Pi, have you ever turned back to look at your foot steps on a snowy day?
I would always stand at the place I originally set off from and look at the sight before me. The footsteps I left on the snow earlier on were gradually covered up by the new snowfall….. I looked back and couldn’t find the trail that I left behind… I looked ahead of me and it was just a vast field of snowy white. The steps I’m taking are just like the way I’m spending my days now. I can’t go back to the past, but I can’t move ahead too. The silent surroundings often make me feel sad; it was as though the world had forgotten about me.
Now, I am still able hear updates about Jin and know how he is getting by everyday. But other than imagining what he is doing at this moment, I am actually spending more time thinking about our past. The past not only included days that we were in love, it also included the times that we were trying to fathom each other’s feelings.
During that stage, we were merely close buddies.
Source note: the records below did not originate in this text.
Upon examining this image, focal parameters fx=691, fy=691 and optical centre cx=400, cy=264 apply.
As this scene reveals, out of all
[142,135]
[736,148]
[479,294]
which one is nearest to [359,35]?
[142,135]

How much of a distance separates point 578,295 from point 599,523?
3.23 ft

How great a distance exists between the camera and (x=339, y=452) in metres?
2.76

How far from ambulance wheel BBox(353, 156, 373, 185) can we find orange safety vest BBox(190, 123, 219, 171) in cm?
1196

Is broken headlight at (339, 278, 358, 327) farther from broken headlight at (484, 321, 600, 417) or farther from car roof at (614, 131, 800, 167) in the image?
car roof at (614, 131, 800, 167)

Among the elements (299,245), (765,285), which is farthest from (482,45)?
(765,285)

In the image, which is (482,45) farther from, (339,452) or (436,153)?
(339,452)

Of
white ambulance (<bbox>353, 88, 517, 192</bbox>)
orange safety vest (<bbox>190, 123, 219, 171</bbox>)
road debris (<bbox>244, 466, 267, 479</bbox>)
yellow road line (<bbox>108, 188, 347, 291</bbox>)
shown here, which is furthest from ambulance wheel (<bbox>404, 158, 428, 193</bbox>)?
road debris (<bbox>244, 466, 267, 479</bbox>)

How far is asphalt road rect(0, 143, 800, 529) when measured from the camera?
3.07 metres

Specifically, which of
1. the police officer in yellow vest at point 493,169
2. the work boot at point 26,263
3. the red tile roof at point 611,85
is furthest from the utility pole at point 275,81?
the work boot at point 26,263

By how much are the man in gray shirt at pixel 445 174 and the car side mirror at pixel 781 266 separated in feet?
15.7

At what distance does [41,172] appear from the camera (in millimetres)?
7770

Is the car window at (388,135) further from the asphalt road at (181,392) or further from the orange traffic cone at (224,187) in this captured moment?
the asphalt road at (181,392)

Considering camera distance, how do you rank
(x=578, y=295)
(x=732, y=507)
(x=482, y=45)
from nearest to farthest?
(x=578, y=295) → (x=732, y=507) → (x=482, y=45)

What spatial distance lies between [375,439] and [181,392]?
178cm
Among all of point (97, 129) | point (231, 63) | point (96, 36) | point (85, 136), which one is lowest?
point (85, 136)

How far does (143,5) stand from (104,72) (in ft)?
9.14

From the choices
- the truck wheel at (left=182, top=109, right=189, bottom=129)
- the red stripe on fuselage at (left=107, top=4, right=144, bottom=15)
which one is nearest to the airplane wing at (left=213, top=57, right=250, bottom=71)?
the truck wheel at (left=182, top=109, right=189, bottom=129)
Ignorant of how the other person was feeling, we had to hide our feelings very carefully. We would try to prove our importance to each other through little tests and gestures. It was a mixture of sweetness and bitterness from the ambiguity then.
I know there isn’t any way to turn back time. But still, even till today, I can’t help but ponder… if we continued with that ambiguity till today, how different would our lives be?
Days will continue to pass, and life goes on. I’m not hoping for anything now. I’ve learnt to rely on my memories to live through my remaining days. That’s because I know I’ve no choice but to look at Jin from this distance… his gentle smile when her name was mentioned, and his unfamiliar expressions that seems so foreign to me…
This hospice has too many ill patients around. We are all alike in some way; we are forever waiting… waiting for others to visit, waiting for death to arrive… Some of them don’t even know what they are waiting for…
Pi, I’ve someone that I miss, and you’re always here to give me all the support I need. I guess… My life now isn’t that terrible after all…
****
Okie. I fessed’ up. i think i suck at this chapter and totally didn't do justice to this.
I cried when I was reading the original. -__-. So the grammar’s kinda fucked up.
Sorry!! *kneels down* and this is PURELY FICTIONAL AND AU.